-- Start of Entries shown --
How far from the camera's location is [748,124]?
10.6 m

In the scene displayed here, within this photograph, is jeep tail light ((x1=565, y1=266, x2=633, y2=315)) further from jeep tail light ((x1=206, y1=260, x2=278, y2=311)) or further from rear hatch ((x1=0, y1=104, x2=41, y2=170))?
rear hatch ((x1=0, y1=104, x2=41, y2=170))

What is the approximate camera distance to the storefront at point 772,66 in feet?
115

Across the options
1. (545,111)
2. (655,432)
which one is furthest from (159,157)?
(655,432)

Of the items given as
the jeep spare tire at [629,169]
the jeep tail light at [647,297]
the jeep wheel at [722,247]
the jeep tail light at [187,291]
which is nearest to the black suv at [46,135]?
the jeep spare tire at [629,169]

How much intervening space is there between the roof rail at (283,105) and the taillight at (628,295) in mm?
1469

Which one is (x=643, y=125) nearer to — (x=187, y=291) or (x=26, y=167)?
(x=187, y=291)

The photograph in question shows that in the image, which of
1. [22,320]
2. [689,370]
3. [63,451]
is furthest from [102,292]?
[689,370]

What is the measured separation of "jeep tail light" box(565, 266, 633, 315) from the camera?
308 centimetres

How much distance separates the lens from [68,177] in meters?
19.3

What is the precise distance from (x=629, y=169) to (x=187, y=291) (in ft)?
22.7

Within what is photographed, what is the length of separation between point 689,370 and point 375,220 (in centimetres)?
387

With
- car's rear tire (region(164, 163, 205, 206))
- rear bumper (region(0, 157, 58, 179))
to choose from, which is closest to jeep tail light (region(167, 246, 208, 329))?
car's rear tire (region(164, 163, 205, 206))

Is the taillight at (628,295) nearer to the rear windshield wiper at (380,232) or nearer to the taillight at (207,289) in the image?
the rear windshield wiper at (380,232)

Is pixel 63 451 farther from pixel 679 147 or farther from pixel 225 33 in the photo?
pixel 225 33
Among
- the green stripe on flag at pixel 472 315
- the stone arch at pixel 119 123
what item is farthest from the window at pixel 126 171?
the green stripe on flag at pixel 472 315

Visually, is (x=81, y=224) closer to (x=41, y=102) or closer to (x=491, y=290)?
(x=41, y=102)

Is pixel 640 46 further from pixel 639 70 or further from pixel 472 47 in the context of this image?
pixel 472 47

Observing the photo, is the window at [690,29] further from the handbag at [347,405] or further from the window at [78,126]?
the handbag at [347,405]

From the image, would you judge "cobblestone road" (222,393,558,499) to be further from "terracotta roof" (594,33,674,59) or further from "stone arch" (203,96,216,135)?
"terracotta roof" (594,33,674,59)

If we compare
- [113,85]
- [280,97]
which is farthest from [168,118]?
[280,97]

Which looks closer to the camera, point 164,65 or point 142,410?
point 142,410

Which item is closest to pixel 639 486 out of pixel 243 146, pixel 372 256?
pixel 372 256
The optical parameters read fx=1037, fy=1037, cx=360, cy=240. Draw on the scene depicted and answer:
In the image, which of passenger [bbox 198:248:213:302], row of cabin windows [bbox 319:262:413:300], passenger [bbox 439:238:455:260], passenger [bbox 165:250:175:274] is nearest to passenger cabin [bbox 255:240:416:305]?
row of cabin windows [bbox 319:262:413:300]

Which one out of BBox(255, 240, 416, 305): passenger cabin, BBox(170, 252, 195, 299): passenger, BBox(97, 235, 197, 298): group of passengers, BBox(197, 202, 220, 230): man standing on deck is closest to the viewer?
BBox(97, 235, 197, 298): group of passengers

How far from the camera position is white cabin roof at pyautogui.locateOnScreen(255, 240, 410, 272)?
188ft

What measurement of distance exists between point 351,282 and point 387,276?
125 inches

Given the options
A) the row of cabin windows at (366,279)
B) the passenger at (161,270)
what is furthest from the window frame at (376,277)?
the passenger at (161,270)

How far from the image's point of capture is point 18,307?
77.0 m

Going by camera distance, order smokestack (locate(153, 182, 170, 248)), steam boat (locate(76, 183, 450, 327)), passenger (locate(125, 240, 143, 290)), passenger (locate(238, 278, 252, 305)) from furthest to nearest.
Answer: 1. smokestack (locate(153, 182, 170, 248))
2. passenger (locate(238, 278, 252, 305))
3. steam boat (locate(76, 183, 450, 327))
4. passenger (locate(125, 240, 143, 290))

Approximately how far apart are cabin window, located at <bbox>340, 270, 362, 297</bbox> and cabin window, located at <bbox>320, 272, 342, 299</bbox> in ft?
-- End of Entries shown --
Exercise task:
Repeat all of the records above exactly as they appear.

Correct answer:
How far from the camera's location is [748,124]?
10.6 m

In the scene displayed here, within this photograph, is jeep tail light ((x1=565, y1=266, x2=633, y2=315)) further from jeep tail light ((x1=206, y1=260, x2=278, y2=311)) or further from rear hatch ((x1=0, y1=104, x2=41, y2=170))?
rear hatch ((x1=0, y1=104, x2=41, y2=170))

What is the approximate camera distance to the storefront at point 772,66 in feet?
115

Across the options
1. (545,111)
2. (655,432)
which one is furthest from (159,157)?
(655,432)

Of the items given as
the jeep spare tire at [629,169]
the jeep tail light at [647,297]
the jeep wheel at [722,247]
the jeep tail light at [187,291]
which is nearest to the black suv at [46,135]?
the jeep spare tire at [629,169]

How much intervening space is there between the roof rail at (283,105) and the taillight at (628,295) in mm?
1469

Which one is (x=643, y=125) nearer to — (x=187, y=291) or (x=26, y=167)?
(x=187, y=291)

The photograph in question shows that in the image, which of
1. [22,320]
2. [689,370]
3. [63,451]
is furthest from [102,292]?
[689,370]

What is the measured separation of "jeep tail light" box(565, 266, 633, 315) from the camera?
308 centimetres

How much distance separates the lens from [68,177] in meters?
19.3

What is the precise distance from (x=629, y=169) to (x=187, y=291) (in ft)?
22.7

Within what is photographed, what is the length of separation between point 689,370 and point 375,220 (in centimetres)?
387

With
- car's rear tire (region(164, 163, 205, 206))
- rear bumper (region(0, 157, 58, 179))
to choose from, which is closest to jeep tail light (region(167, 246, 208, 329))?
car's rear tire (region(164, 163, 205, 206))

Is the taillight at (628,295) nearer to the rear windshield wiper at (380,232) or nearer to the taillight at (207,289) in the image?
the rear windshield wiper at (380,232)

Is pixel 63 451 farther from pixel 679 147 or farther from pixel 225 33 in the photo?
pixel 225 33
Among
- the green stripe on flag at pixel 472 315
- the stone arch at pixel 119 123
what item is farthest from the window at pixel 126 171?
the green stripe on flag at pixel 472 315

Visually, is (x=81, y=224) closer to (x=41, y=102) or closer to (x=491, y=290)?
(x=41, y=102)

Is pixel 640 46 further from pixel 639 70 or further from pixel 472 47 in the context of this image?
pixel 472 47

Observing the photo, is the window at [690,29] further from the handbag at [347,405] or further from the window at [78,126]?
the handbag at [347,405]

From the image, would you judge "cobblestone road" (222,393,558,499) to be further from "terracotta roof" (594,33,674,59) or further from "stone arch" (203,96,216,135)?
"terracotta roof" (594,33,674,59)

If we compare
- [113,85]
- [280,97]
which is farthest from [168,118]?
[280,97]

Which looks closer to the camera, point 164,65 or point 142,410?
point 142,410

Which item is closest to pixel 639 486 out of pixel 243 146, pixel 372 256?
pixel 372 256
The optical parameters read fx=1037, fy=1037, cx=360, cy=240. Draw on the scene depicted and answer:
In the image, which of passenger [bbox 198:248:213:302], row of cabin windows [bbox 319:262:413:300], passenger [bbox 439:238:455:260], passenger [bbox 165:250:175:274] is nearest to passenger cabin [bbox 255:240:416:305]?
row of cabin windows [bbox 319:262:413:300]

Which one out of BBox(255, 240, 416, 305): passenger cabin, BBox(170, 252, 195, 299): passenger, BBox(97, 235, 197, 298): group of passengers, BBox(197, 202, 220, 230): man standing on deck is closest to the viewer?
BBox(97, 235, 197, 298): group of passengers

How far from the camera position is white cabin roof at pyautogui.locateOnScreen(255, 240, 410, 272)?
188ft

What measurement of distance exists between point 351,282 and point 387,276?
125 inches

Given the options
A) the row of cabin windows at (366,279)
B) the passenger at (161,270)
what is furthest from the window frame at (376,277)?
the passenger at (161,270)

How far from the image's point of capture is point 18,307?
77.0 m

Going by camera distance, order smokestack (locate(153, 182, 170, 248)), steam boat (locate(76, 183, 450, 327)), passenger (locate(125, 240, 143, 290)), passenger (locate(238, 278, 252, 305)) from furthest to nearest.
Answer: 1. smokestack (locate(153, 182, 170, 248))
2. passenger (locate(238, 278, 252, 305))
3. steam boat (locate(76, 183, 450, 327))
4. passenger (locate(125, 240, 143, 290))

Approximately how far apart are cabin window, located at <bbox>340, 270, 362, 297</bbox> and cabin window, located at <bbox>320, 272, 342, 299</bbox> in ft?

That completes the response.